**Exercise aim:** The data below should be repeated exactly and in full.

[Collected data entries]
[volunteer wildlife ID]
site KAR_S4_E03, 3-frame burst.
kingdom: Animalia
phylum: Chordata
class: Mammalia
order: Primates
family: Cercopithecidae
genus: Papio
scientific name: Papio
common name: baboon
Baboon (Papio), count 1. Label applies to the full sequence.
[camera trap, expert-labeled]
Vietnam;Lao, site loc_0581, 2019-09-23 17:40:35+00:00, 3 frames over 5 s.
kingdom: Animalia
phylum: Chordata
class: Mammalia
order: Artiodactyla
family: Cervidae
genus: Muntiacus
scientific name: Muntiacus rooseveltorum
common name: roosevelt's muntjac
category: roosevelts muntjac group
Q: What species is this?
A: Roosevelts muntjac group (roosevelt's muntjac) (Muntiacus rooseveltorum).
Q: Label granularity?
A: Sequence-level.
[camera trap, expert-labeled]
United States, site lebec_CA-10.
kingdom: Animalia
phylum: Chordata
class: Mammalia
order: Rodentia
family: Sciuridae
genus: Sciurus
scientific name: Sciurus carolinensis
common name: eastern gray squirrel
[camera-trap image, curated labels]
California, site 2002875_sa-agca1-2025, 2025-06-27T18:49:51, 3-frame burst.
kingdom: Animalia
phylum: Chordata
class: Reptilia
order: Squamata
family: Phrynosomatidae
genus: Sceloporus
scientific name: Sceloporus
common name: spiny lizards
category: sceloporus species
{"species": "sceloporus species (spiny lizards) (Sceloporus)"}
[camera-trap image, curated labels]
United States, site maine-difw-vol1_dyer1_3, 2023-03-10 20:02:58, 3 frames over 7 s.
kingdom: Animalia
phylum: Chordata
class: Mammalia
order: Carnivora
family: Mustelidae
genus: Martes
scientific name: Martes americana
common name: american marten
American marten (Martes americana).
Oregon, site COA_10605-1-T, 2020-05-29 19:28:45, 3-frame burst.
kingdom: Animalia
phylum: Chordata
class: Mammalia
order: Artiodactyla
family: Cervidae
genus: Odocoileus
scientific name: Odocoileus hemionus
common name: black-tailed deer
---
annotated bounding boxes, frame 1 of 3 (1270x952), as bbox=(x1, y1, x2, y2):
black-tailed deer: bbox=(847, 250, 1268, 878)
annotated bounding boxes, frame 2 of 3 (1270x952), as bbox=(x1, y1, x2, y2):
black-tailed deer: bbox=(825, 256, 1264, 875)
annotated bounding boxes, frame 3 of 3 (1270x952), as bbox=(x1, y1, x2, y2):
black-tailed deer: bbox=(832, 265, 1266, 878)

**Written solution:**
[volunteer wildlife ID]
site KAR_S4_E03, 3-frame burst.
kingdom: Animalia
phylum: Chordata
class: Mammalia
order: Primates
family: Cercopithecidae
genus: Papio
scientific name: Papio
common name: baboon
Baboon (Papio), count 1. Label applies to the full sequence.
[camera trap, expert-labeled]
Vietnam;Lao, site loc_0581, 2019-09-23 17:40:35+00:00, 3 frames over 5 s.
kingdom: Animalia
phylum: Chordata
class: Mammalia
order: Artiodactyla
family: Cervidae
genus: Muntiacus
scientific name: Muntiacus rooseveltorum
common name: roosevelt's muntjac
category: roosevelts muntjac group
Q: What species is this?
A: Roosevelts muntjac group (roosevelt's muntjac) (Muntiacus rooseveltorum).
Q: Label granularity?
A: Sequence-level.
[camera trap, expert-labeled]
United States, site lebec_CA-10.
kingdom: Animalia
phylum: Chordata
class: Mammalia
order: Rodentia
family: Sciuridae
genus: Sciurus
scientific name: Sciurus carolinensis
common name: eastern gray squirrel
[camera-trap image, curated labels]
California, site 2002875_sa-agca1-2025, 2025-06-27T18:49:51, 3-frame burst.
kingdom: Animalia
phylum: Chordata
class: Reptilia
order: Squamata
family: Phrynosomatidae
genus: Sceloporus
scientific name: Sceloporus
common name: spiny lizards
category: sceloporus species
{"species": "sceloporus species (spiny lizards) (Sceloporus)"}
[camera-trap image, curated labels]
United States, site maine-difw-vol1_dyer1_3, 2023-03-10 20:02:58, 3 frames over 7 s.
kingdom: Animalia
phylum: Chordata
class: Mammalia
order: Carnivora
family: Mustelidae
genus: Martes
scientific name: Martes americana
common name: american marten
American marten (Martes americana).
Oregon, site COA_10605-1-T, 2020-05-29 19:28:45, 3-frame burst.
kingdom: Animalia
phylum: Chordata
class: Mammalia
order: Artiodactyla
family: Cervidae
genus: Odocoileus
scientific name: Odocoileus hemionus
common name: black-tailed deer
---
annotated bounding boxes, frame 1 of 3 (1270x952), as bbox=(x1, y1, x2, y2):
black-tailed deer: bbox=(847, 250, 1268, 878)
annotated bounding boxes, frame 2 of 3 (1270x952), as bbox=(x1, y1, x2, y2):
black-tailed deer: bbox=(825, 256, 1264, 875)
annotated bounding boxes, frame 3 of 3 (1270x952), as bbox=(x1, y1, x2, y2):
black-tailed deer: bbox=(832, 265, 1266, 878)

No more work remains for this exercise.